Kleih suggests creativity as a form of prevention to treat issues before they become problems, facilitating both expression and discussion. “I don’t even really like to call them problems because it makes it into a negative thing when really it should just be neutral,” she tells me. “It shouldn’t ever be a comparison, developing trauma bonds and it being tit for tat. It should be about noticing similarities rather than differences and I think you see that when you create. You don’t focus on the individual pain you focus on this thing that has been created.”

In regards to her own role in the project, Kleih tells me,
“I wouldn’t say I edited it as much as I curated it.” When it came to organising the contributions, Kleih reiterates, “HIM + HIS is an equal platform and an equal playing field. I have some friends who are famous writers or filmmakers and it’s about not positioning them before anyone else but about allowing them to coexist beside each other.”

I was disappointed with the lack of representation, especially of women of colour. The language is very whitewashed and omitted and doesn’t take account of everyone’s history.”

Wanting to encourage freedom of expression liberated from rigid briefs or guidelines, Kleih set up her own publishing house, Prosperitee Press. Kleih recounts to me her experience working in publishing after finishing university, “I was disappointed with the lack of representation, especially of women of colour. The language is very whitewashed and omitted and doesn’t take account of everyone’s history.” Deciding to take matters into her own hands, Kleih explains, “I think it was also kind of the DIY attitude where you can do what you want when you want, without having to wait for the okay from anyone. It was really just dependent on me and my timeframe.”

As an offshoot of the original project, Kleih began hosting events in 2019 titled the HIM + HIS: Here sessions, creating a safe space where individuals can come to listen to speakers on different topics surrounding masculinity, as well as participate in creative workshops and interactive exhibitions. When asked if she would define her work as activism, Kleih contemplates the usefulness of the term. “I would say yes, just because of speaking to so many different people and being quite a public figure. But I would also say no because I think it should be something that everyone is, it shouldn’t be labelled. I find those terms still quite cringey because I don’t think at any level I am like an Angela Davis or Martin Luther King type person.”

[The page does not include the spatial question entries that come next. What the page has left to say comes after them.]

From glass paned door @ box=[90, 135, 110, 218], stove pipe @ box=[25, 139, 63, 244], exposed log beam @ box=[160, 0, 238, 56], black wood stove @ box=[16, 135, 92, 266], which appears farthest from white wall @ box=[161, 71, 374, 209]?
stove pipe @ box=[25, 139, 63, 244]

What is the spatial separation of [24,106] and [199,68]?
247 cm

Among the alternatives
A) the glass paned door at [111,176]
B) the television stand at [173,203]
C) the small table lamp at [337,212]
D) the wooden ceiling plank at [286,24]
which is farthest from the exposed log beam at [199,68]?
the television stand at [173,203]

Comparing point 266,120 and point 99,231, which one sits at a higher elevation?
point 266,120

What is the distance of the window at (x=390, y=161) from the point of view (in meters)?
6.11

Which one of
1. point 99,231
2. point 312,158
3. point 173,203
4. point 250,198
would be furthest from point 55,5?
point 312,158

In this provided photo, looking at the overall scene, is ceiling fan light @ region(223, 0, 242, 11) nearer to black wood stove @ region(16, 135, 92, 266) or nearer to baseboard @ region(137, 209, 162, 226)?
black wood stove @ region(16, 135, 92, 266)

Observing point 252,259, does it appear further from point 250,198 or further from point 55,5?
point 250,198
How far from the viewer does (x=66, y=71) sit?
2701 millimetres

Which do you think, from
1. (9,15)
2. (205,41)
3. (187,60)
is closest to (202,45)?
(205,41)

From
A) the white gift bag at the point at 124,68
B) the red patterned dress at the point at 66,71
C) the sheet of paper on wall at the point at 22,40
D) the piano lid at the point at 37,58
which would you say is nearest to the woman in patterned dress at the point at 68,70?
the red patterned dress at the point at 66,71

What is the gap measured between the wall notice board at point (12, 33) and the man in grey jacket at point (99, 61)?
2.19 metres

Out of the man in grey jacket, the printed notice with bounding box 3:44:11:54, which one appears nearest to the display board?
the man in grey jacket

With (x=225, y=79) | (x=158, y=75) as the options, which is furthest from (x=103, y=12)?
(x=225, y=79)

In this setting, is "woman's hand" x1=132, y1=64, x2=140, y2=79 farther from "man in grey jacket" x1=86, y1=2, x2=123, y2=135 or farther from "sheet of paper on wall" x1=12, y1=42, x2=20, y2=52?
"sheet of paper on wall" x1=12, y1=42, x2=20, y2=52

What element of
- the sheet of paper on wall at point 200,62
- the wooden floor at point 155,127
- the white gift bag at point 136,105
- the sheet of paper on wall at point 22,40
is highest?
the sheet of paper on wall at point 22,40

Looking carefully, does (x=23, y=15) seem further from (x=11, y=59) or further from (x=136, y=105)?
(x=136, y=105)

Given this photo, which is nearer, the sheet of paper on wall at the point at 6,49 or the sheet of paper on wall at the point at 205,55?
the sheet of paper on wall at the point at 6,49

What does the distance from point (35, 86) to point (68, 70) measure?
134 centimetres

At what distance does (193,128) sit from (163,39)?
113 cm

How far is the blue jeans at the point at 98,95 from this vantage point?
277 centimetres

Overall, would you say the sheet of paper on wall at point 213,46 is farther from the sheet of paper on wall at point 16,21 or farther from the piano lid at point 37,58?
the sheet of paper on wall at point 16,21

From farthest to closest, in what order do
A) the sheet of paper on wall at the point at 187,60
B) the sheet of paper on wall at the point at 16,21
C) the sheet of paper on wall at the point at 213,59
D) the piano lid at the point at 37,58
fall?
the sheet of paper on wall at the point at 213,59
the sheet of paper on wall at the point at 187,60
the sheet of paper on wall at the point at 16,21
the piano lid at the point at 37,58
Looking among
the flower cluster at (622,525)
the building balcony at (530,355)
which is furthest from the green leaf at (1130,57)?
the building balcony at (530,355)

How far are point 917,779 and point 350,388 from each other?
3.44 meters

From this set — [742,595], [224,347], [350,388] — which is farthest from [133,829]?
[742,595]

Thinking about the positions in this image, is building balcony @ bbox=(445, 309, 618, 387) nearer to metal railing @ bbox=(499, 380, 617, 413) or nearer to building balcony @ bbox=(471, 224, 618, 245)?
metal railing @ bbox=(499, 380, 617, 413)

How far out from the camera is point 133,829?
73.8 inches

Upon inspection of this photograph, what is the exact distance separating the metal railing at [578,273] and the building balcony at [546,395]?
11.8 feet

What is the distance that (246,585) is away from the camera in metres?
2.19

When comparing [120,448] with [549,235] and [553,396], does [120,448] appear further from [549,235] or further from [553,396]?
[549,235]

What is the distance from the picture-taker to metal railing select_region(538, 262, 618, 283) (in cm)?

Despite her humble impression, it is clear through HIM + HIS’s prominent success since its publication in 2018, that it is constructively addressing a conversation that is both personal and at the same time communal in its pervasiveness. By advocating for creativity as an outlet for those struggling, the project both challenges outdated discourse on the subject of masculinity as well as offering a new unconditional language that can be adopted by those who are struggling.